The Only Possible Compromise

New-York Daily Tribune, January 19, 1861

The proposition discussed in THE TRIBUNE a few days ago, that Congress should purchase and emancipate the slaves in the Border Slave States has already attracted considerable attention, and meets with much favor from all but the fanatical devotees of Slavery in the North, who, like Charles O'Conor, consider the institution a divine blessing, and would be glad to re-introduce it into the Free States. A resolution in favor of gradual compensated emancipation in the Border States and of colonizing the negroes in Liberia, was yesterday offered in the NewYork Assembly, and referred to the Committee on Federal Relations.

The facts are briefly these: In the States of Delaware, Maryland, Missouri, Arkansas, Texas, and Louisiana there are about 600,000 slaves, and more than four times as many whites. Last week a gang of twenty-four cotton and plantation negroes were sold at auction in Charleston for an average of $437. The price of slaves, it is well known, is not so high in most of the States we have named as in South Carolina. Taking into account the old, and the feeble, the women and the children, it is evident that the average worth of negroes cannot be more than $400, and is probably much less. The sum of $240,000,000 would, therefore, be an ample compensation for the liberation of all the slaves in the States we have named.

It is not necessary, however, to contemplate their immediate, unconditional emancipation.

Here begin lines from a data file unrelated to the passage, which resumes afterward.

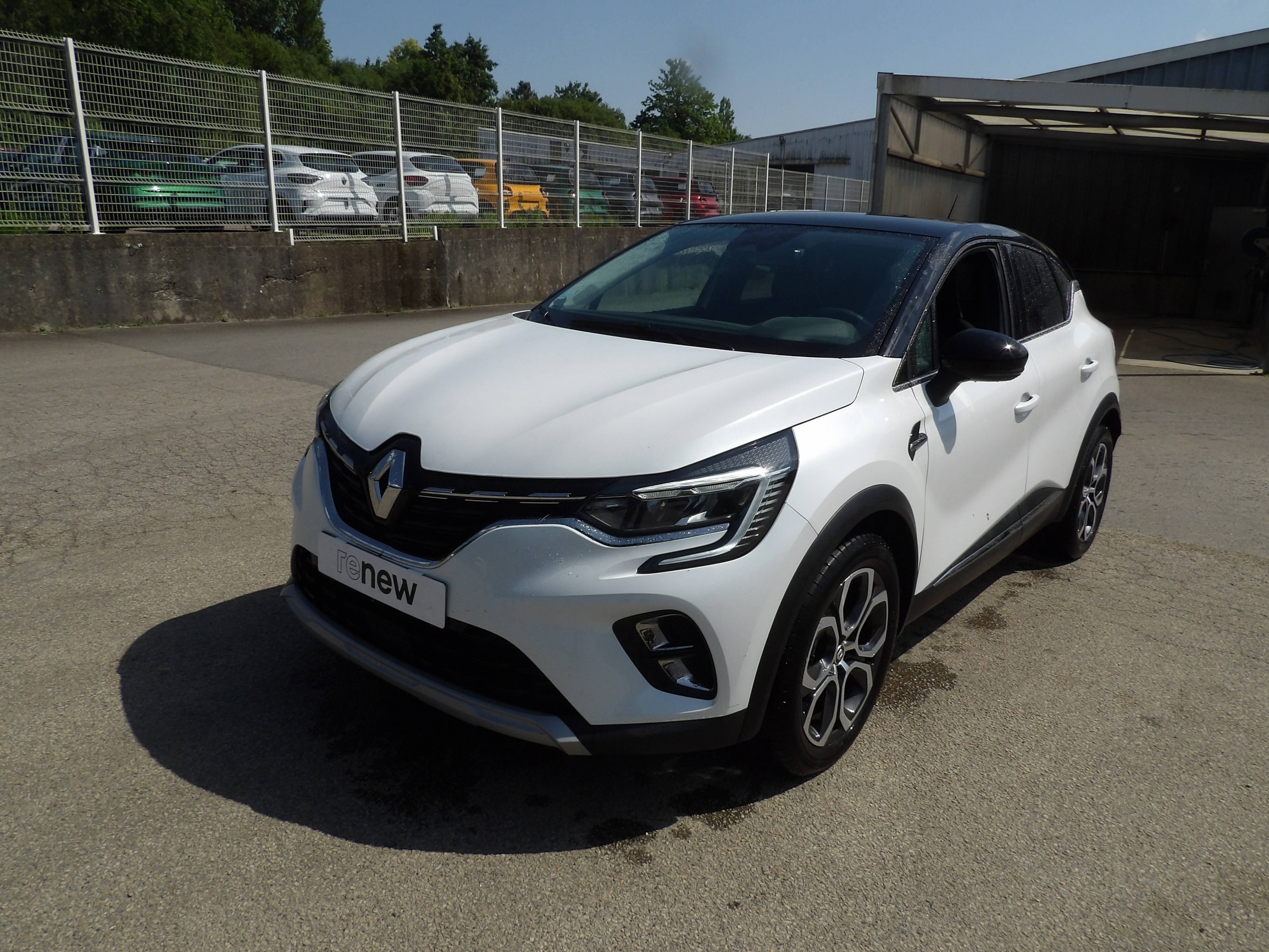 Renault Captur  E-Tech 145 - 21 occasion de 2022 en vente à Morlaix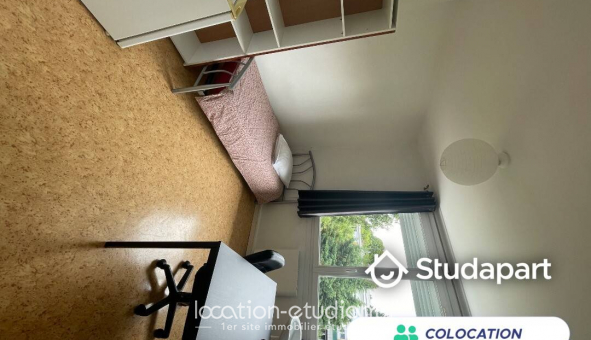 Colocation �tudiante Studio &agrave; Villeneuve d'Ascq (59491)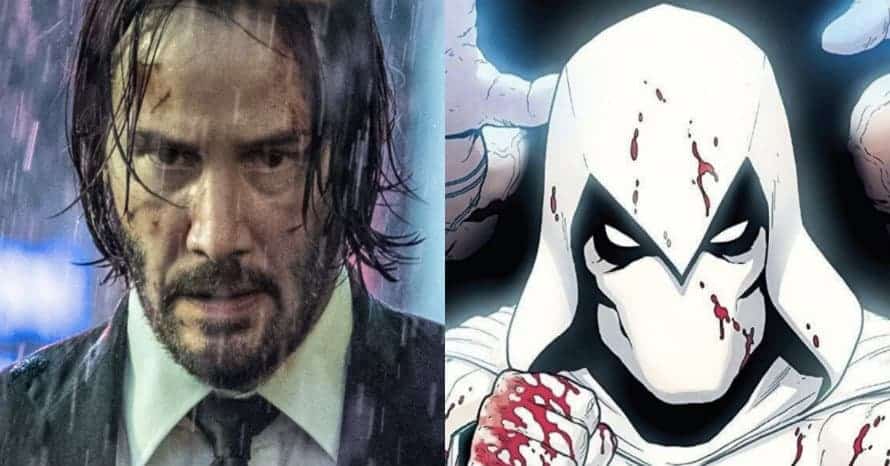 Keanu Reeves se convierte en Moon Knight para el MCU en una nueva imagen fantástica de fan.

Whatever scheme may be adopted, should conform in a measure to the wishes of the States immediately concerned; that is to say, such of them as may see fit to accept an offer by Congress to pay for the slaves. Delaware, for instance, which has already upward of 18,000 free blacks, could have no serious objection to allowing her two thousand slaves to remain after emancipation as free laborers. Louisiana, on the other hand, with more slaves than whites, might prefer to have them gradually emancipated and removed to Central America, or to Hayti or Jamaica, where they would be gladly welcomed. By an organized system of transportation their removal to those countries could be effected with comparatively little difficulty or expense. Some definite period, not very remote, say 1876, the Centennial Anniversary of the Declaration of Independence, could be fixed upon as the date of final emancipation; Congress, in the meantime, buying and removing those whom their owners were willing to emancipate at once for a compensation fixed by capable and impartial Commissioners.

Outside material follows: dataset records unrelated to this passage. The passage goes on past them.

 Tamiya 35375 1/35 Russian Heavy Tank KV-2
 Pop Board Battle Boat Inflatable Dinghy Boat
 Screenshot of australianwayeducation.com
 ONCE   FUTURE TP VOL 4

The arguments in favor of this scheme are that it offers a peaceful solution of the troubles which now agitate the country; that it would check the increase of Slavery, and in time rid us of an odious and formidable evil, the ultimate result of which, if some remedy be not soon applied, will be to Africanize one-half of the continent; and lastly, that it would add largely to the general wealth and prosperity of the nation by the immense rise in value and in profitableness of real estate in the South. For Delaware, Maryland, Missouri, and Texas, emancipation, with the aid of the Federal Government, is not nearly so great an undertaking as was the abolition of Slavery in New-York, New-Jersey, and Pennsylvania, which was effected by those States without any assistance from any quarter.

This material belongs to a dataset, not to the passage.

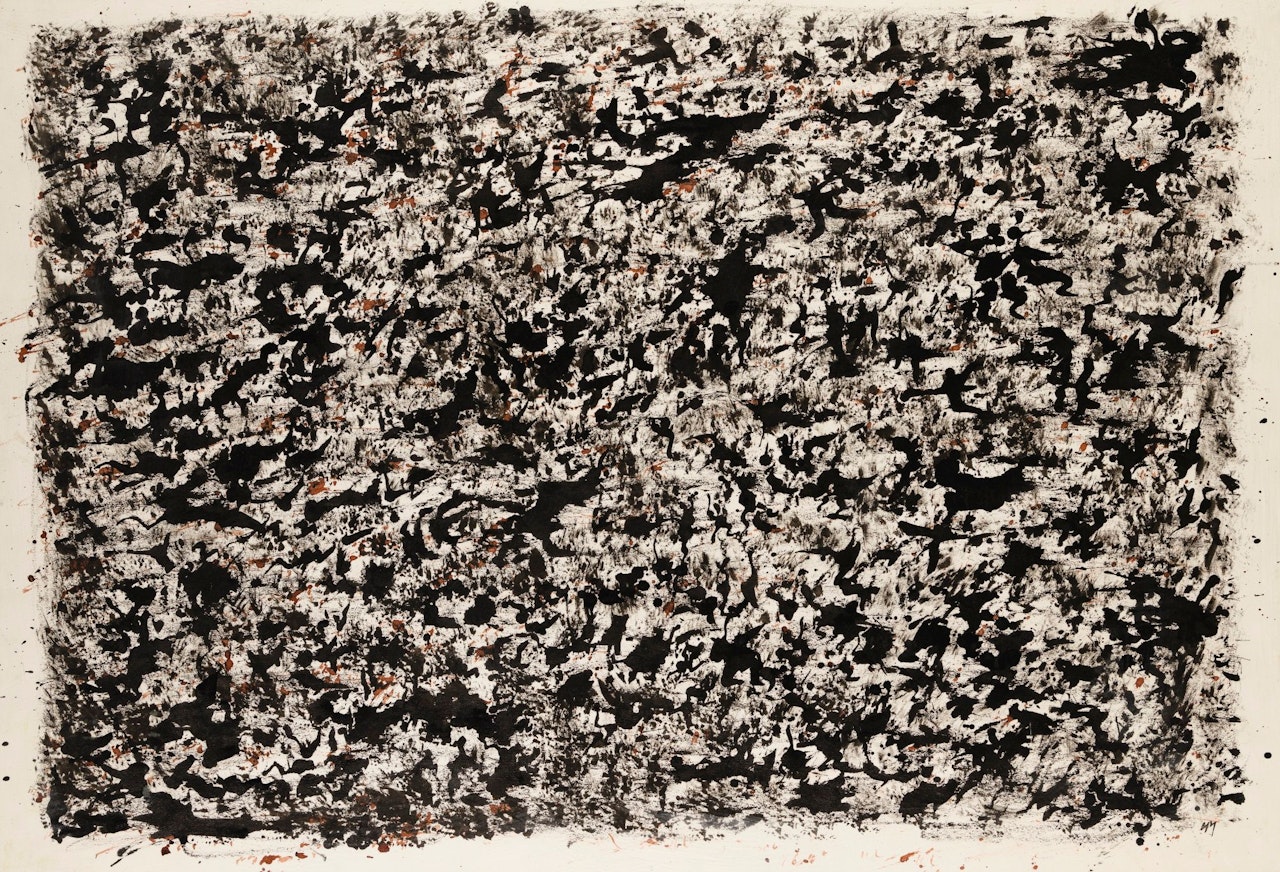 UNTITLED by Henri Michaux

To the nation at large, and especially to the Free States, the money this project would cost would be no objection. One year of war would cost as much or more. The purchase of Cuba, on the terms proposed by Mr. Buchanan, would have required as large a sum. The nation has at hand an obvious and available resource to carry out the financial part of the measure in the public lands, whose value at the lowest estimate cannot fail to be more by several hundreds of millions of dollars than that of all the slaves in the States north of the Potomac and west of the Mississippi.